Consigne écrite 1: D'après l'extrait sur la conceptualisation lacanienne, quelles sont les trois catégories que distingue Lacan ?
Consigne écrite 2: Prolongez l'extrait consacré à Lacan et à l'exigence hystérique en reprenant après sa dernière phrase.

Extrait source:
────────────────────

Tout à l’heure C. D. nous a dit très bien qu’une femme parlait avec la fente. Vous savez que ça s’écrit dans la formalisation lacanienne. Ça n’est pas le dollar : S barré, $. C’est l’écriture de la fente mais si vous examinez bien cette écriture, vous voyez que la fente c’est-à-dire ce qui origine la demande la plus extrême mais la fente c’est aussi la barre, c’est-à-dire le bâton, ce que nous connaissons bien dans la théorie psychanalytique, le phallus. C’est pourquoi l’exigence hystérique, cette demande hystérique, a en même temps la force et l’impératif du bâton. Ce bâton fait 1, Un comme Tout. C’est-à-dire qu’il y a en lui une exigence de totalité et en même temps de totalitarisme.
Nous avons la chance extraordinaire qu’il y ait eu un individu dont on raconte des choses très bizarres qui nous a donné les moyens de sortir de cette impasse car ç’en est une, puisque l’appel à la liberté est en même temps l’appel à un pouvoir absolu. Il y en a un qui nous a permis, qui nous a donné les éléments pour sortir de cette impasse, c’est le nommé Lacan.
La façon – et je vais terminer là-dessus- la façon dont nous avons jusque-là abordé le problème a constamment tourné autour du déterminisme et de la liberté. La conceptualisation que fait Lacan des trois catégories, du symbolique, de l’imaginaire et du réel, du réel c’est-à-dire de ce qui échappe à la prise par le symbolique, de ce qui échappe à la prise par le S1, cette conceptualisation nous permet à la fois de sortir de cette impasse et de penser une rationnalité qui, premièrement, n’a plus d’exigence totalitaire puisqu’elle respecte le réel, puisqu’elle le met en place. Donc une rationnalité qui n’a plus d’exigence totalitaire mais qui, du même coup, ne nous fait pas basculer dans le scepticisme généralisé, scepticisme que vous connaissez : on ne peut pas savoir puisque le réel n’est pas entièrement maîtrisable. Donc on ne peut pas savoir et toutes les opinions sont bonnes.

────────────────────

Données répertoriées:
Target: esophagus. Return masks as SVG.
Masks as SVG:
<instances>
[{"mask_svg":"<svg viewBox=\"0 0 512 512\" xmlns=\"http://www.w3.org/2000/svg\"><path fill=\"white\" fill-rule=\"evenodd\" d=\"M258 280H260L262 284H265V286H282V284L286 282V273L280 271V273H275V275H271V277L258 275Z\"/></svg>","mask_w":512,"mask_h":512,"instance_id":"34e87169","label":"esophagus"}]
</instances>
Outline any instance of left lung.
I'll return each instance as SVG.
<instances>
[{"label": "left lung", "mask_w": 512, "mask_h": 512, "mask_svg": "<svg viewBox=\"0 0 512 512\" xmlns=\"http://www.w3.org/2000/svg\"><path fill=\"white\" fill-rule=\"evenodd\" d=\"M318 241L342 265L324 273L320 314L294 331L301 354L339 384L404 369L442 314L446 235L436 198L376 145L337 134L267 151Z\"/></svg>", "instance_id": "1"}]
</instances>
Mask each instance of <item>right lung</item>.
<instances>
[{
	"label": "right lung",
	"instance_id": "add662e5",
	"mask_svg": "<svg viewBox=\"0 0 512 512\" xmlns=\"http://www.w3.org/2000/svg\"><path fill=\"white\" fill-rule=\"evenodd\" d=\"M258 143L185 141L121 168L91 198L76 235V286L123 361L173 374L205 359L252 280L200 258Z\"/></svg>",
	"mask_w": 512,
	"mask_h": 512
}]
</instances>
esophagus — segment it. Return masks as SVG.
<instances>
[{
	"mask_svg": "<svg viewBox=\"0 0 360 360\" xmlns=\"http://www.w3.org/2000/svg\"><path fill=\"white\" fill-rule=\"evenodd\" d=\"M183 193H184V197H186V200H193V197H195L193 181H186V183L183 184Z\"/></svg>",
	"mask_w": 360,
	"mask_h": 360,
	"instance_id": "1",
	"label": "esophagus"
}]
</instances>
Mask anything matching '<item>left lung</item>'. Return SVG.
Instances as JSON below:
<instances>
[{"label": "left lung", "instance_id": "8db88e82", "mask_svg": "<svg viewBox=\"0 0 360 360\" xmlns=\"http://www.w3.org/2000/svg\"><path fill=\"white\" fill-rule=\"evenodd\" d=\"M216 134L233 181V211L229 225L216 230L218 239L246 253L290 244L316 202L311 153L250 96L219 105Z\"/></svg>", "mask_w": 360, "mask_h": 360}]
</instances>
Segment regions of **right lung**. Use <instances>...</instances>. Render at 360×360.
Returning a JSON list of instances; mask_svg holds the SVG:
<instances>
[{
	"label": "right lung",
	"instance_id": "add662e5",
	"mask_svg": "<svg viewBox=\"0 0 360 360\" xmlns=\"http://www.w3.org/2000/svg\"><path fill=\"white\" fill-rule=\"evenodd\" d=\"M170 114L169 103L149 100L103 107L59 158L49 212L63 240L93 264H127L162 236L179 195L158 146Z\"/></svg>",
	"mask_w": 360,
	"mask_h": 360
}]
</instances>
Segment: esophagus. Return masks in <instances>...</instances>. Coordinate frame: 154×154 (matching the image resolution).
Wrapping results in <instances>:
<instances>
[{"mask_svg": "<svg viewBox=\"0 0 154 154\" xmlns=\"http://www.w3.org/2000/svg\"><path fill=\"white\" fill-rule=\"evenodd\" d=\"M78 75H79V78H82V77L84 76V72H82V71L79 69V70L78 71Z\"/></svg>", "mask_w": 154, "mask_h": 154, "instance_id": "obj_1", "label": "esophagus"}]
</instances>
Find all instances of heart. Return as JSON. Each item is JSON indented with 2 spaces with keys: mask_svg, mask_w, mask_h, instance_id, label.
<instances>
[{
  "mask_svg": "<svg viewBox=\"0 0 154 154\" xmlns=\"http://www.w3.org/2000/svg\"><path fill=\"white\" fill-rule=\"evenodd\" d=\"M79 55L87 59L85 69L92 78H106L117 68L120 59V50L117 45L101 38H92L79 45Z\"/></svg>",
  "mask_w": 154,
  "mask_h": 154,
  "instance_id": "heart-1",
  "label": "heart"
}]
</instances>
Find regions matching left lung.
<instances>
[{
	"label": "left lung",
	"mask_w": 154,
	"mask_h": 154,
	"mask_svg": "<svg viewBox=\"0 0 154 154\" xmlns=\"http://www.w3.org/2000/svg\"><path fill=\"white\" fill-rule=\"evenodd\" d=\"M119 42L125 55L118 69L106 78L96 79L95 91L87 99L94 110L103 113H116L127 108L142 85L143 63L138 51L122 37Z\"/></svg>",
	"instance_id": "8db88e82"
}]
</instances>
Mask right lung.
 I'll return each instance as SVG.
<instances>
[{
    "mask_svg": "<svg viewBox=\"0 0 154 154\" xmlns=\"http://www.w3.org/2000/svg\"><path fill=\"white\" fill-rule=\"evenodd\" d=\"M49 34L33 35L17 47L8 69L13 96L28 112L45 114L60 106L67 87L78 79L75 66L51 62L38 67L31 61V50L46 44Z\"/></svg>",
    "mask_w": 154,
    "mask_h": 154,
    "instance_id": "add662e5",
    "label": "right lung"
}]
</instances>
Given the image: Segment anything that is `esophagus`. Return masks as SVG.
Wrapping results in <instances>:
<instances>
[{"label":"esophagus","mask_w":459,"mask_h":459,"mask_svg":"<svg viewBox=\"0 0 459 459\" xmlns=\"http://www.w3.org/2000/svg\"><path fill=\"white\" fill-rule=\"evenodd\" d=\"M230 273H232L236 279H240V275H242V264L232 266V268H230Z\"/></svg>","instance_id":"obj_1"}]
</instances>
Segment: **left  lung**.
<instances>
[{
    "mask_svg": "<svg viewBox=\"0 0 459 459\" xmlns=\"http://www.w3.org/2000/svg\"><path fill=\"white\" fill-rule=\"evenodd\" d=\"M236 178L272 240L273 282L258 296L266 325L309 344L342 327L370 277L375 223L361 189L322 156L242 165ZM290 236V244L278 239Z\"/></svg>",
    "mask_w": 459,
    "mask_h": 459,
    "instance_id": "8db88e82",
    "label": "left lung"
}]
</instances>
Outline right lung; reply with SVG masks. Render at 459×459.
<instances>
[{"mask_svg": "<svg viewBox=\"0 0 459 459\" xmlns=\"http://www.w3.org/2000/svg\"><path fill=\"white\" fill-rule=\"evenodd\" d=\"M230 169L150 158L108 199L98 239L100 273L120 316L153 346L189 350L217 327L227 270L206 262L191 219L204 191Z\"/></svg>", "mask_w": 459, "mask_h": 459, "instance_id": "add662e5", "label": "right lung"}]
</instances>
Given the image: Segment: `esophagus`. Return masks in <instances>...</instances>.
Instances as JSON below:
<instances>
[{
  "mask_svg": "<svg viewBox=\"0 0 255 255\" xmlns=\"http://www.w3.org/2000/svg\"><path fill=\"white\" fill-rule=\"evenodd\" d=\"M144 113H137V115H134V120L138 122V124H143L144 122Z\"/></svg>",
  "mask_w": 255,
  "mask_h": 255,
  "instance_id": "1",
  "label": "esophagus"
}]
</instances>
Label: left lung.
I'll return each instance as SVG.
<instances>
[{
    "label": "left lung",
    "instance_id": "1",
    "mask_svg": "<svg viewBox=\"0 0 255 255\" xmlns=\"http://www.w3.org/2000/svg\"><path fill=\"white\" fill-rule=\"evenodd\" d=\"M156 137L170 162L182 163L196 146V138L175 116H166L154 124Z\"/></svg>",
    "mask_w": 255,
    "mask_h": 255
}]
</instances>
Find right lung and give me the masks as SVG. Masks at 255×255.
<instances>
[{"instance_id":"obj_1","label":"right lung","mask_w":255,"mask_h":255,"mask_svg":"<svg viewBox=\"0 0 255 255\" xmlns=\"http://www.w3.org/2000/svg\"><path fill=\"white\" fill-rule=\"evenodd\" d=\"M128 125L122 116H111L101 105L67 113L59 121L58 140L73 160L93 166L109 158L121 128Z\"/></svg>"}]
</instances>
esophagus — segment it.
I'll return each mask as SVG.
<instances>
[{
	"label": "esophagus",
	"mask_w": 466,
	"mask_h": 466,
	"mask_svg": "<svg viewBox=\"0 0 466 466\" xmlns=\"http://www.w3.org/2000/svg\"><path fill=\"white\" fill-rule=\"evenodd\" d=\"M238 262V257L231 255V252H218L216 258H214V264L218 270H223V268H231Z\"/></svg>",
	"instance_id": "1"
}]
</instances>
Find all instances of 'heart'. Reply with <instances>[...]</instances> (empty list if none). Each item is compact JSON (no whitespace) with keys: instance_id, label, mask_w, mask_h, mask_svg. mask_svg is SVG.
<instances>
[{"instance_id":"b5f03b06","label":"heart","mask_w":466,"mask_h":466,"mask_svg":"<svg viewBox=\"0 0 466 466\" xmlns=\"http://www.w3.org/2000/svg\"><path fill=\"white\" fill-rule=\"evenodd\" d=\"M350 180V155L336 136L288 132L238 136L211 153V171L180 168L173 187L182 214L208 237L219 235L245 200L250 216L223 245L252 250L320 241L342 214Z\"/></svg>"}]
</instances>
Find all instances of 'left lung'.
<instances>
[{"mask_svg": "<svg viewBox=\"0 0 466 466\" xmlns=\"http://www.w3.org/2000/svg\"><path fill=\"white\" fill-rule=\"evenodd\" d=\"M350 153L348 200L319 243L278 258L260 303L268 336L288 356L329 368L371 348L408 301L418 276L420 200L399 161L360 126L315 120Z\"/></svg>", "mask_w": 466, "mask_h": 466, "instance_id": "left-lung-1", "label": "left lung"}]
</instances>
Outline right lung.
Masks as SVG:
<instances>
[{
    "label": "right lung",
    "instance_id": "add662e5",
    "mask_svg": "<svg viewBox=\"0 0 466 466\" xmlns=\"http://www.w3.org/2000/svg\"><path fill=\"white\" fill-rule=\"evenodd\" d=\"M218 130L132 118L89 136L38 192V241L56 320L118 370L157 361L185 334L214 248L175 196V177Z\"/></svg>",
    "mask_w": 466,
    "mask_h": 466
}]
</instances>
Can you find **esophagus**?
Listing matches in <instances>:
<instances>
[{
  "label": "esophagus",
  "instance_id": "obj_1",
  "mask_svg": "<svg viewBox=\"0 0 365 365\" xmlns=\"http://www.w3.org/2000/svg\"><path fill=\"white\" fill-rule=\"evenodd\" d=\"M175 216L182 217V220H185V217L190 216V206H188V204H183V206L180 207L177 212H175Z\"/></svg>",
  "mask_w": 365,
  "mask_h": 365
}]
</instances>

────────────────────

Réponse produite 1: Le symbolique, l'imaginaire et le réel.

Réponse produite 2:
Non, toutes les opinions ne sont pas bonnes. Pas plus dans le champ de la psychiatrie, de la psychanalyse que dans celui de la vie politique. Il y a des opinions qui sont mauvaises, qui sont fausses, qui sont en plus dangereuses. Bien que nous ayons une logique qui ne soit pas totalitaire, nous pouvons savoir. Quoi ? Ce qui nous intéresse c’est-à-dire quel est l’objet qui est cause de notre désir, le fameux objet a, celui qui nous a servi, pas seulement dans notre conduite mais aussi dans notre pensée car la façon dont chacun de nous pense est entièrement déterminée par son fantasme. C’est pourquoi Lacan avait donné à sa revue le titre de Scilicet » Tu peux savoir ». Le choix n’est pas entre le totalitarisme dogmatique et puis l’incertitude ou le scepticisme. Tu peux savoir. Tu peux savoir ce qui t’a servi et, à partir du moment où tu le sais, tu ne deviendras pas libre pour autant, mais tu auras vis-à-vis de ta propre servitude, l’attitude qui convient et qui ne sera plus dans une revendication paranoïaque stérile.
Voilà ce que ma propre liberté me permettait de vous raconter sur cette question.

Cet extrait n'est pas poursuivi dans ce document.